Text segment:
◇ ◇ ◇ ◇ ◇ ◇ ◇

A First Hand Account of A ‘Viking’ Funeral

 

When a chief from among them dies, his family says to his young male and female slaves: “Which of you will die with him?” One of them then says: “I will,” Once he says that, it becomes binding on him, and he is unable to go back on his word, ever. Even should he desire to do so, it is not permitted. Most of those who do this are female slaves.

When the man, whom I mentioned before, was dead, they said to his slave girls: “Who will die with him?” And one of them said: “I!” They then put two girls in charge of her, to guard her and be with her wherever she went, even to the point that they sometimes washed her feet with their own hands. They then turn to matters pertaining to him, such as the cutting of his clothes doing whatever is necessary. Meanwhile, the slave girl drinks and sings every day, and is joyous and cheerful.

When the day came on which he and the girl were to be burned, I went to the river where his boat was, and indeed it had already been taken out of the water, and was supported by four pillars made of khadhank and other types of wood. A structure similar to large wooden scaffoldings was placed around it. Then the boat was dragged up until it was placed on top of the wooden scaffolding. They then began to walk back and forth, uttering words which I did not understand while he was still in his grave from which they had not taken him out. They then came with a bed, put it on the boat and covered it with quilted mattresses of Byzantine brocade, as well as with cushions of Byzantine brocade. Then came an old woman whom they call the angel of death and spread out on the bed the above-mentioned furnishings. She took charge of sewing it and putting it in good shape. She is the one who kills the slave girls. I saw her as a young, old witch, massive and somber.

When they came to his grave, they brushed the dust from the wood and then set the wood aside. They pulled him out wearing the garment in which he had died. I saw that he had turned black already from the cold of that country. They had placed nabidh, fruit and a three-stringed lute in the grave with him. They now took all this out. Indeed, he had neither started to decompose, nor had he suffered any change other than that of his color.

◇ ◇ ◇ ◇ ◇ ◇ ◇

Dataset section:
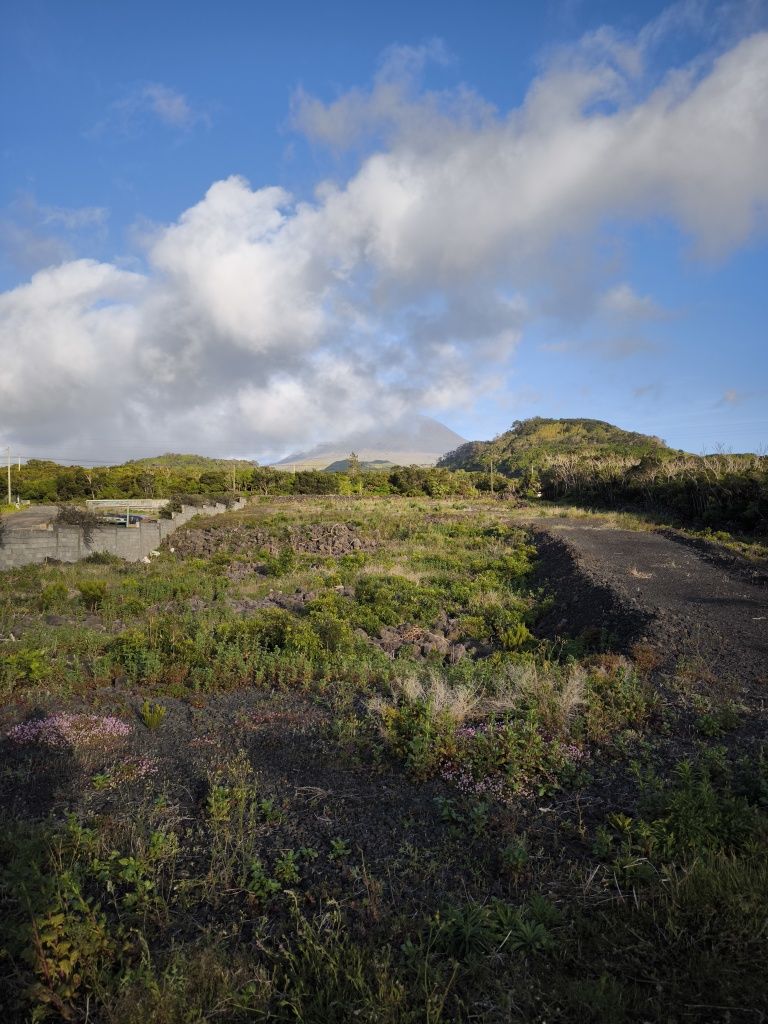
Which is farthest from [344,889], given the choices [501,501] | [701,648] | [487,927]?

◇ ◇ ◇ ◇ ◇ ◇ ◇

Requirement:
Answer from the funeral account:
(a) How many pillars held up the boat?
(b) What do they call the old woman who kills the slave girls?
(c) What had been placed in the grave with the dead man?

Response for this exercise:
(a) Four
(b) The angel of death
(c) Nabidh, fruit and a three-stringed lute